Cleanup and fix tests and examples

mcbal · mcbal · commit bff98077e3a2 · 2021-05-03T16:58:22.000+02:00
diff --git a/deep_implicit_attention/attention.py b/deep_implicit_attention/attention.py
@@ -8,7 +8,7 @@
 from .utils import batched_eye, batched_eye_like
 
 
-class DeepImplicitAttention(_DEQModule):
+class DEQMeanFieldAttention(_DEQModule):
     """Deep implicit attention.
 
     Attention as a fixed-point mean-field response of an Ising-like vector
@@ -36,6 +36,10 @@ class DeepImplicitAttention(_DEQModule):
             norm of tensor |weight| ~ O(1).
         weight_training (bool):
             Allow coupling weights to be trained. (default: `True`).
+        weight_sym_internal (bool):
+            Symmetrize internal indices of weight tensor. (default: `False`).
+        weight_sym_sites (bool):
+            Symmetrize site indices of weight tensor. (default: `False`).

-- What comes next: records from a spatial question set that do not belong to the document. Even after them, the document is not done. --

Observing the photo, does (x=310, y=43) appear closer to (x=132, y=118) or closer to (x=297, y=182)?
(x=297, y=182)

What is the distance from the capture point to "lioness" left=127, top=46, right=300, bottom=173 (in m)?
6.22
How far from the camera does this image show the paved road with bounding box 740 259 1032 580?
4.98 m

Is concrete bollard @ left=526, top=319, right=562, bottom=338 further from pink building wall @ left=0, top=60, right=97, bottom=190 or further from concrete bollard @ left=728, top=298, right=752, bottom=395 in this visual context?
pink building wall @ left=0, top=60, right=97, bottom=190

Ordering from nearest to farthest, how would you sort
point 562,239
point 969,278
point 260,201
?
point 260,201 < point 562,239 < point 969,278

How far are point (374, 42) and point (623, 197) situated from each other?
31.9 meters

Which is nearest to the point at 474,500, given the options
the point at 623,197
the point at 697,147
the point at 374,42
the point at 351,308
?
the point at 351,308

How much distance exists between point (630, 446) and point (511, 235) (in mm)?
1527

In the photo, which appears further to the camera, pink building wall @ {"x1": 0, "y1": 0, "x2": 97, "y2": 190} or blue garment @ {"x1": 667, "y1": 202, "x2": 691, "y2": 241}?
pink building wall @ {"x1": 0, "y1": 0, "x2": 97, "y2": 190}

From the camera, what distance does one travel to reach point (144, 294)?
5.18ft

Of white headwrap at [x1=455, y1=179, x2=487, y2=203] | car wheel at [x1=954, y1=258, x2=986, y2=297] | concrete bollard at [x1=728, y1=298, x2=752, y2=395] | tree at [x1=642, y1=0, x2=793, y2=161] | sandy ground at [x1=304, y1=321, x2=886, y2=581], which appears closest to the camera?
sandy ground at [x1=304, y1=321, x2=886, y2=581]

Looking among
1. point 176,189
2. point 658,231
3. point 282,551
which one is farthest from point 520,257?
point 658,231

         lin_response (bool):
             Toggle linear response correction to mean-field (default: `True`).
     """
@@ -46,6 +50,8 @@ def __init__(
         dim,
         weight_init_std=None,
         weight_training=True,
+        weight_sym_internal=False,
+        weight_sym_sites=False,
         lin_response=True,
     ):
         super().__init__()
@@ -60,6 +66,9 @@ def __init__(
             ),
             training=weight_training,
         )
+        self.weight_sym_internal = weight_sym_internal
+        self.weight_sym_sites = weight_sym_sites
+
         if lin_response:
             self.correction = FeedForward(dim)  # no dropout
         self.lin_response = lin_response
@@ -73,28 +82,28 @@ def _init_weight(self, num_spins, dim, init_std, training):
         else:
             self.register_buffer('_weight', weight)
 
-    def weight(self, symmetrize_internal=True, symmetrize_sites=True):
-        """
-        Return symmetrized and traceless weight tensor.
-
-        Note:
-            This implementation is very inefficient since it stores N^2*d^2
-            parameters but only needs N*(N-1)*d*(d+1)/4. Also look into new
-            torch parametrization functionality:
-            https://pytorch.org/tutorials/intermediate/parametrizations.html
-        """
+    def weight(self):
+        """Return symmetrized and traceless weight tensor."""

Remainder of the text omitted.